[Raw data]:
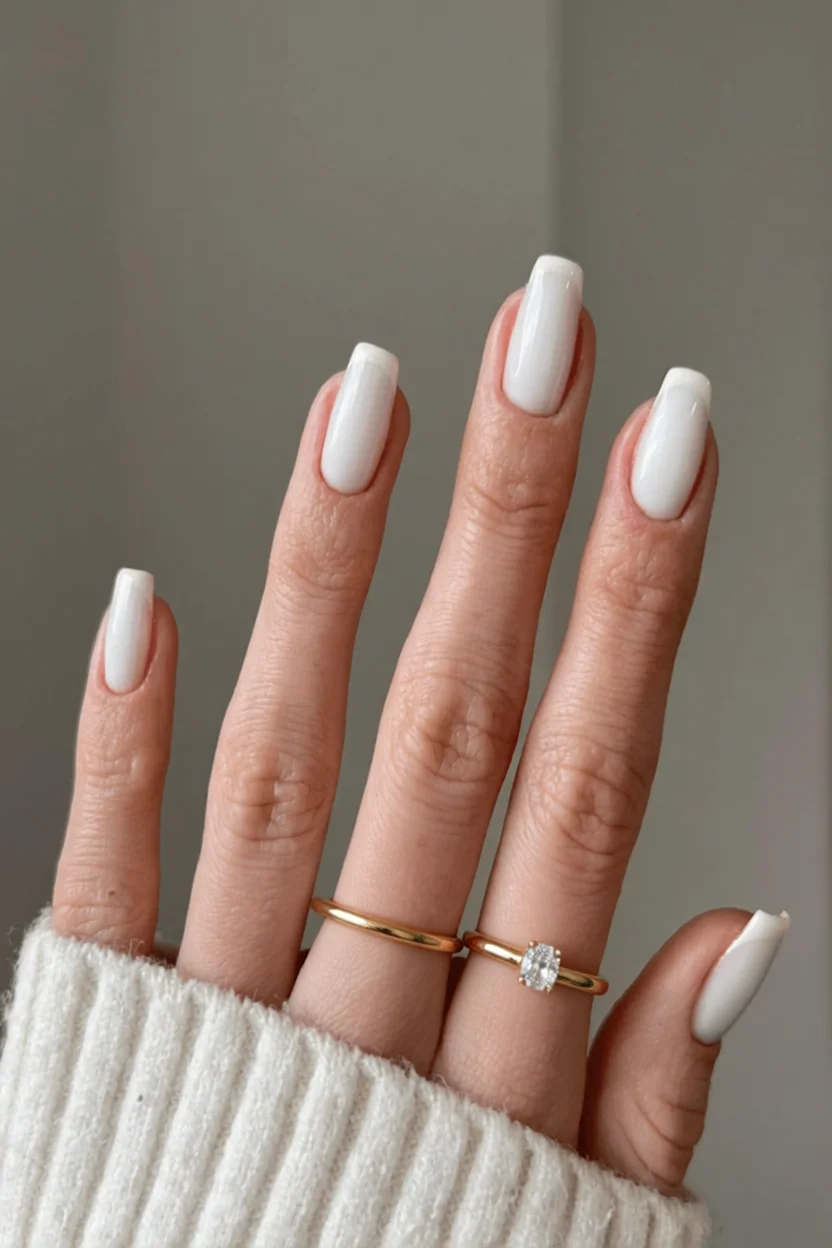 Mano con uñas largas en forma de almendra color blanco lechoso y anillos dorados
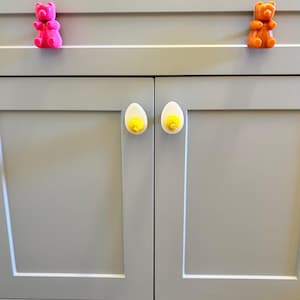 May include: A set of cabinet hardware featuring a pink bear, an orange bear, and two white egg-shaped knobs with yellow accents.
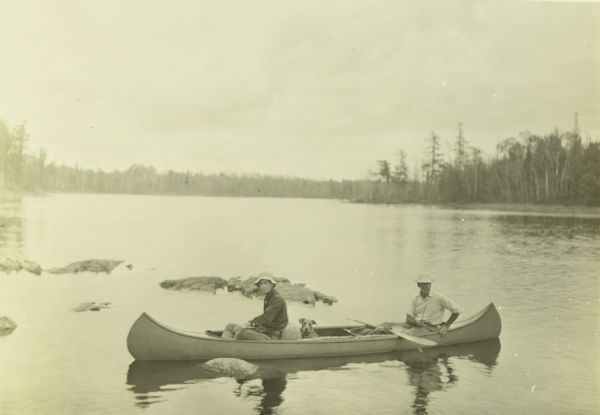 Clay, Doc Copeland, and Diadem (Di) the dog are in a canoe on what may be Namakan River or Lake.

[Task requirements]: Drop the images, then copy the data exactly.

[Expected answer]:
 Mano con uñas largas en forma de almendra color blanco lechoso y anillos dorados
 May include: A set of cabinet hardware featuring a pink bear, an orange bear, and two white egg-shaped knobs with yellow accents.
 Clay, Doc Copeland, and Diadem (Di) the dog are in a canoe on what may be Namakan River or Lake.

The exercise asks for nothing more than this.